If the next wave search is too specific and does not find results, the old search can return a selection of results to show the searcher the type of information on the web site. This gives the searcher a guide to the value of the information on the site. Perhaps the site uses different terminology or does not host the required information.
Solr as a substitute
Solr is a big investment for small Web sites, too big, too time consuming to tune for a site, and when used to advantage, chews up more resources that the whole Web site. In the simplest terms, it costs more than it is worth.
The cost of Solr does not go up when you move to a larger site. The CPU processing overhead does go up but not the people cost. You spend a similar time configuring Solr, a similar time tuning Solr to make it useful, and a similar time analysing usage. If two sites are equally focused on one topic, their cost is the same despite one site having few web pages and few visitors.
When a large site covers many areas of interest, the site might require separate tuning for each area and that does drive up the cost. My site has Australia as one area, technology as another, then some aspects of technology as specific areas. If I used Solr to gain the full advantage that Solr offers, I would have to invest a big chunk of time tuning Solr for each area, a cost too great for a Web site that generates no income. My site is a way of answering the questions I am asked. I make some answers public because lots of people ask the the same questions and I can answer them once.
Some of the questions are asked tens of thousands of times. If I do not put the answer up on a web page, I would be answering the same question by email hundreds of times per week for years. Multiply that by hundreds of different questions.

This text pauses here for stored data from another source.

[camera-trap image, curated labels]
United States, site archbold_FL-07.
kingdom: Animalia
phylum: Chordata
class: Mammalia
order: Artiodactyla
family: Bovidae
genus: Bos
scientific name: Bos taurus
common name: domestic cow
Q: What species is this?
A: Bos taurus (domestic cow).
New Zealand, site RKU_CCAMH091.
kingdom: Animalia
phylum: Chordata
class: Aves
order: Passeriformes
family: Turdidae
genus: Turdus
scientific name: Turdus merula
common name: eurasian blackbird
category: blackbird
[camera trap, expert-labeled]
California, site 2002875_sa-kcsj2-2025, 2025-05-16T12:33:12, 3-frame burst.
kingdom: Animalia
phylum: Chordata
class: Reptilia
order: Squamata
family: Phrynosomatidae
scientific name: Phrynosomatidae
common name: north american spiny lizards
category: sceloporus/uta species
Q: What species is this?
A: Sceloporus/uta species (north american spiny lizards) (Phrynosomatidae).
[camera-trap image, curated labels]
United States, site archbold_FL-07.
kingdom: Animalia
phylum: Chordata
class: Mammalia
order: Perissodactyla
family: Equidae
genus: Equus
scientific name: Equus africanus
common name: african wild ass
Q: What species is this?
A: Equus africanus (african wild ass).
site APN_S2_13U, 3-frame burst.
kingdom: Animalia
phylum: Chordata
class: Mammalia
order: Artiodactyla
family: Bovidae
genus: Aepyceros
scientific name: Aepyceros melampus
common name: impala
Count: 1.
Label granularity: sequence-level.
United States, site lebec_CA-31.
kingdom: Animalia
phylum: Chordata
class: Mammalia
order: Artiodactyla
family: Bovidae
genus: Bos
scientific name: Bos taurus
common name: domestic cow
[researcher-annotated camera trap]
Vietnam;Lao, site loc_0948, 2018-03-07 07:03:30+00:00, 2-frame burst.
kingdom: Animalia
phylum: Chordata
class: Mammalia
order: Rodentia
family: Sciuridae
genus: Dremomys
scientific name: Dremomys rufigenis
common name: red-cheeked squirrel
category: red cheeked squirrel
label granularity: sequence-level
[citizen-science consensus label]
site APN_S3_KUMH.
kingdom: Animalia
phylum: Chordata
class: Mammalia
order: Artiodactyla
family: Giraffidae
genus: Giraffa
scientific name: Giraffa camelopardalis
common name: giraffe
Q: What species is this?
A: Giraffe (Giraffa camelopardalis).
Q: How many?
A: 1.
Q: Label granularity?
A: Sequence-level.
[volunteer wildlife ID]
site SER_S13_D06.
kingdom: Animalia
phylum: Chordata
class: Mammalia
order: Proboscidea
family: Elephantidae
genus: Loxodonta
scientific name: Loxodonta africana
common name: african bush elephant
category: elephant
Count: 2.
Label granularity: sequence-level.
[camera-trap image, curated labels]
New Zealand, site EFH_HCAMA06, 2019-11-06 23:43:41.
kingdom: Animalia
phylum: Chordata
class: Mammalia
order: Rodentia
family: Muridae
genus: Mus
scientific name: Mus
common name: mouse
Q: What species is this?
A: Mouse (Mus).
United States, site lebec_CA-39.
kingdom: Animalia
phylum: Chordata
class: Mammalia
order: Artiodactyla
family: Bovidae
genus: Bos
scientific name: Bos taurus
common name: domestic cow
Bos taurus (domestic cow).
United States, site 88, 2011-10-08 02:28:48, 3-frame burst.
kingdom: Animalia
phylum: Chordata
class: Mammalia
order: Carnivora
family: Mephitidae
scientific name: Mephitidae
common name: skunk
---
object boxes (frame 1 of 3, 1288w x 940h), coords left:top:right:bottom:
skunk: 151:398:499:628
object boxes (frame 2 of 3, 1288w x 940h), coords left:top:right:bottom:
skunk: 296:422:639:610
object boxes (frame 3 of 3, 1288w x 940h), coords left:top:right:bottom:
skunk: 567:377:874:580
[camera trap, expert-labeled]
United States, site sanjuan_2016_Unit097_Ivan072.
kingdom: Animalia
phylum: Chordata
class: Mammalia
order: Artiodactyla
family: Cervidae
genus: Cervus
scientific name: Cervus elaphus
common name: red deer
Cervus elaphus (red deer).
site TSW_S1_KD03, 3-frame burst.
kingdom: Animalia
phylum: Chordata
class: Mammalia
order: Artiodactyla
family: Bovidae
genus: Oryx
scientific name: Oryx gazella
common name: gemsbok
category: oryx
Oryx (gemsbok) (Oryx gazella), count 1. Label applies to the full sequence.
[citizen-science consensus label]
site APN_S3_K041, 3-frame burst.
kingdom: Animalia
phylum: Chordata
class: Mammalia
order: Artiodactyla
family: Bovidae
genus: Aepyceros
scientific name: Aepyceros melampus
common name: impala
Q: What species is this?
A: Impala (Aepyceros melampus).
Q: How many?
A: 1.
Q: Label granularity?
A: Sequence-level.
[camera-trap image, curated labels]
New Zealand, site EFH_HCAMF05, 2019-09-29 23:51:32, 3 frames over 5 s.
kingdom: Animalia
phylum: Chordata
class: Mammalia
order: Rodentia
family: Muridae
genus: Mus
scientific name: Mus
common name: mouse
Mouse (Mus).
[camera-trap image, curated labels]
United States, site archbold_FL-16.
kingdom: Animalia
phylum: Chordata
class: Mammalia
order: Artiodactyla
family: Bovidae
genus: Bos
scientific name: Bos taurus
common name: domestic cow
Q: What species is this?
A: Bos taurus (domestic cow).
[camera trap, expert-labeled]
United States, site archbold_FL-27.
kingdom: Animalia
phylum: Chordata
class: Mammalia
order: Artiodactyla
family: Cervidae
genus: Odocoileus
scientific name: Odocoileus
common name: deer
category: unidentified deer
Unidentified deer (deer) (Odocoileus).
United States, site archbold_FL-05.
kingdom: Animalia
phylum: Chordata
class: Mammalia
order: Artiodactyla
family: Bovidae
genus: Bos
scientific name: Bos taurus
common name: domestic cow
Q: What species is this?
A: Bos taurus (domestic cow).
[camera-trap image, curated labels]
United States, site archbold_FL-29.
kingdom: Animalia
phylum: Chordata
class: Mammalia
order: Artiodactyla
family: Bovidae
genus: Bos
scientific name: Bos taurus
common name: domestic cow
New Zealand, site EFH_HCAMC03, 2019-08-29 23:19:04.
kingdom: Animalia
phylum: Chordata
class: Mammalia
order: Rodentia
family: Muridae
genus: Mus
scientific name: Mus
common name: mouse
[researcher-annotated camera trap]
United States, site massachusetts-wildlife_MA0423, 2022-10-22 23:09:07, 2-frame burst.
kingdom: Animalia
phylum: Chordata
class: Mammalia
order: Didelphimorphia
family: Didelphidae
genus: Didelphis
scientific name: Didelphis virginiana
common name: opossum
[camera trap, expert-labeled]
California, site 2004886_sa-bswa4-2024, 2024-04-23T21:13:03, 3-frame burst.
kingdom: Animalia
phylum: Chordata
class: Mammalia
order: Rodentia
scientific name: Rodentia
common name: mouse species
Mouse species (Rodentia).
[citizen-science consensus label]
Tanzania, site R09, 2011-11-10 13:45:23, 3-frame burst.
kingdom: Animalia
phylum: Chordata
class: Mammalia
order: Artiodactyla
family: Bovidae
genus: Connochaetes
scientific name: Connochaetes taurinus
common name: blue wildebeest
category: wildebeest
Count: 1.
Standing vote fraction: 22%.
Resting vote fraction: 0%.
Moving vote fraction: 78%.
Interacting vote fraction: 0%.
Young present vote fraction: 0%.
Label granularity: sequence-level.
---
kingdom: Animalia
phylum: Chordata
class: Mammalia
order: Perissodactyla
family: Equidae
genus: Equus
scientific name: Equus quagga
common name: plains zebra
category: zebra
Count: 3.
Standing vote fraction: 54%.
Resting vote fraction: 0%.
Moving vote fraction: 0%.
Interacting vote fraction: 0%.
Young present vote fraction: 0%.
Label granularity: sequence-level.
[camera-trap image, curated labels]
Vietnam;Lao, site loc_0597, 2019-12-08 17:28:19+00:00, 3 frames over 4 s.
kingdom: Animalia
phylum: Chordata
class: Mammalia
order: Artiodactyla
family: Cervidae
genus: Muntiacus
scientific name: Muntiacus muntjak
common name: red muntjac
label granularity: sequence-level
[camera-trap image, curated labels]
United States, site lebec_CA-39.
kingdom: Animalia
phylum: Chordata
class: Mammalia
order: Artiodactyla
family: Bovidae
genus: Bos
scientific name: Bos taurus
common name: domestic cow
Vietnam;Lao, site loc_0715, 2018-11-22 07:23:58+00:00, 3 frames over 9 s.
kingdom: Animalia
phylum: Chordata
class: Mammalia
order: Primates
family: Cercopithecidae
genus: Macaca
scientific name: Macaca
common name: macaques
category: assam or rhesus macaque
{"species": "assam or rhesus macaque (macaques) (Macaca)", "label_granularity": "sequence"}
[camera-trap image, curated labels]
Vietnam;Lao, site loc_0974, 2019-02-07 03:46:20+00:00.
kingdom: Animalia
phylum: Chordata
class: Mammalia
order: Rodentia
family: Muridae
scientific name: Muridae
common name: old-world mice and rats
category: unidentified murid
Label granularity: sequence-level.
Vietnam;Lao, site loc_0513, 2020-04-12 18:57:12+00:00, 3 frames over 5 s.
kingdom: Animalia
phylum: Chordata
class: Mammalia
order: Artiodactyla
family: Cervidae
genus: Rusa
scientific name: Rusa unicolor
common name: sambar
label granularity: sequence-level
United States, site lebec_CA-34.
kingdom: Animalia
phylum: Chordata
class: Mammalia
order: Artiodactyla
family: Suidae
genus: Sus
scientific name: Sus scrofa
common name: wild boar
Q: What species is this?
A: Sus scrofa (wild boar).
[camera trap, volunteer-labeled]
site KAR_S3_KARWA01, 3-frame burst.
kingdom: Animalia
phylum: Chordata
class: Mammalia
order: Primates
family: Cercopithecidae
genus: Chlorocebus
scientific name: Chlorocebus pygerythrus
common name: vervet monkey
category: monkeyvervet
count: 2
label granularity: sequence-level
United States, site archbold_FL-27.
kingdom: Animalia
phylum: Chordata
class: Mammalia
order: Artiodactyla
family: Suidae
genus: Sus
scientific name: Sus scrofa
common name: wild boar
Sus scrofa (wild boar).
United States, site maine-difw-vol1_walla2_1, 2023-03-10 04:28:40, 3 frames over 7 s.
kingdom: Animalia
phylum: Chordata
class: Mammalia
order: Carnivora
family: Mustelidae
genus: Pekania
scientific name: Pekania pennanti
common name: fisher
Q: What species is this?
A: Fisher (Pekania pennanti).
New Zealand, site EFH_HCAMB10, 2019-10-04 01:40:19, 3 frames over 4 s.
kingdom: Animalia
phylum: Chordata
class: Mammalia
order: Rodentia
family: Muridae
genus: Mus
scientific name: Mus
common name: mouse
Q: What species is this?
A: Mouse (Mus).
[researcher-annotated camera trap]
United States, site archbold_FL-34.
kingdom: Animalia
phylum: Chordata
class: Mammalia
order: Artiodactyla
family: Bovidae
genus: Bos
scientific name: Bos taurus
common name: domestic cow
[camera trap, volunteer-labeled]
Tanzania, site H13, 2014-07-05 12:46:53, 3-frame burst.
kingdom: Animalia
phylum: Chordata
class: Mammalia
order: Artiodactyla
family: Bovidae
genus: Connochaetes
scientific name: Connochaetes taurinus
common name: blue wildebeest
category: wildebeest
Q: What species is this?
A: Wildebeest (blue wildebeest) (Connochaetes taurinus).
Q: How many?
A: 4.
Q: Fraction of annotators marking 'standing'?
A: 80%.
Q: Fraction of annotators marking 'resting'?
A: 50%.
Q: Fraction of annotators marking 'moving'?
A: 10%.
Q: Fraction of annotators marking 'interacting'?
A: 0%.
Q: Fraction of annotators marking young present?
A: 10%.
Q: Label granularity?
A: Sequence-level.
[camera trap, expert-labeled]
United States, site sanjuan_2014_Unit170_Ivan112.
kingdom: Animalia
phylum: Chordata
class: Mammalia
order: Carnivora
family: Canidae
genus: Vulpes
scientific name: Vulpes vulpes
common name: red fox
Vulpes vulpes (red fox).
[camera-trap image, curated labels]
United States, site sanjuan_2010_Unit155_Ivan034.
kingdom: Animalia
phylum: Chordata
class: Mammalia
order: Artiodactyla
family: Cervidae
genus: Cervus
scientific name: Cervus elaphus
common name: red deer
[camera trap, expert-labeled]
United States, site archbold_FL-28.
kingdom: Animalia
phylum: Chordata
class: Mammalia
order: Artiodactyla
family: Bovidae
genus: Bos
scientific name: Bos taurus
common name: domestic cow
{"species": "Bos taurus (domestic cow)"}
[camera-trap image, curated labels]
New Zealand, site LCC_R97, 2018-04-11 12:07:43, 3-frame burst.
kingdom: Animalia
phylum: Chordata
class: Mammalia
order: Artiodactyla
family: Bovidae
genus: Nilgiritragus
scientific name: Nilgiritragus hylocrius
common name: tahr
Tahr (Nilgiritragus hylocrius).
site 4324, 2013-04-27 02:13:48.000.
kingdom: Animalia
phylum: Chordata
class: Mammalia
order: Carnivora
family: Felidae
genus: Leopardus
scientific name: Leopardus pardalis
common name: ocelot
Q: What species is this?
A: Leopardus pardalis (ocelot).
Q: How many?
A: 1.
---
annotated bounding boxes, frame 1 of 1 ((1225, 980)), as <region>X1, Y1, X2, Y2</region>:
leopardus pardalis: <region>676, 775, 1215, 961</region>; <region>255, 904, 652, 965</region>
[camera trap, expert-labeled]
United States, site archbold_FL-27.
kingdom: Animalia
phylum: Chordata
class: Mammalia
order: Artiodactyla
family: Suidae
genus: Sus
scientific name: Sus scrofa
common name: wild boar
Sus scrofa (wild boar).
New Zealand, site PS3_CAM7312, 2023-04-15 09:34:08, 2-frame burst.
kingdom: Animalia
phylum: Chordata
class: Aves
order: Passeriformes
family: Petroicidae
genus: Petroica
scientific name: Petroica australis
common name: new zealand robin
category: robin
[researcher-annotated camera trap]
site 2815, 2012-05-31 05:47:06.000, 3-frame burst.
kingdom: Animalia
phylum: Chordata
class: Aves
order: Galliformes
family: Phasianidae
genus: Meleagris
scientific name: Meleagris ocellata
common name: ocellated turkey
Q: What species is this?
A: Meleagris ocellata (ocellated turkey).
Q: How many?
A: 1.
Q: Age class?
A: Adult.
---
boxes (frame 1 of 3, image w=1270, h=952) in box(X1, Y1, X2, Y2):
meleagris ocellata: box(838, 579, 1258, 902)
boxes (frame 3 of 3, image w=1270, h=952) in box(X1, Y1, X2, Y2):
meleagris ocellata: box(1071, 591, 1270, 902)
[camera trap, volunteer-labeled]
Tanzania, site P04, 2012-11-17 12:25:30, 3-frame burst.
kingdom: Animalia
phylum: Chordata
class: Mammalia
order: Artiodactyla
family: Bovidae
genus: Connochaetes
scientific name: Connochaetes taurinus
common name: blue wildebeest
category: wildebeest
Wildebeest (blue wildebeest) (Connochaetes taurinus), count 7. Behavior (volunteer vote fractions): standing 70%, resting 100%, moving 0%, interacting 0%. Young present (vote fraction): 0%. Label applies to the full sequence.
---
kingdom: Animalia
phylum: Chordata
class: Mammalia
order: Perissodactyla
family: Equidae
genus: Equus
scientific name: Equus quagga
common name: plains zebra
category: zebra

Google takes most people to my pages. When Google fails and the question is asked again by email, I refine my articles to help Google. Adding Solr would not help visitors as much as making their first Google search more accurate.
The next wave of search is about making the first search as accurate as the second search you might perform when using a Solr style faceted search. I prefer to invest in the next wave instead of Solr because it reduces the number of searches.
The next wave will cost a million dollars or one hundred million dollars, depending on how it is developed. Big corporate America will invest the $100,000,000.00 then try to sell it for $10,000,000,000.00 as the next Google. The open source community could develop the next wave but it will take ten years, be fragmented, and most versions will try to reuse Solr, which will make the result too expensive for most Web site owners.
A single focused team, perhaps starting with two people working in a rapid development style, could perform the bulk of the work in a year. They would need lots of resources for short focused periods. One million dollars invested in the project would cover $300,000 per year for the three years of production, refinement, and diffusion into the community.
Unfortunately nobody is going to donate a million dollars to produce a free open product. We are unlikely to see a thousand sponsors donating a thousand dollars each. The billion dollar commercial project is the most likely direction for the next wave.
Solr is a good step forward for medium to large web sites focused on specific areas of interest, especially shops. The next wave is a better choice for most web sites, will take some initial investment to get example Web sites running, and can drive Solr if you choose to use both. What is needed is a million dollars invested in the next wave then the result donated for public use.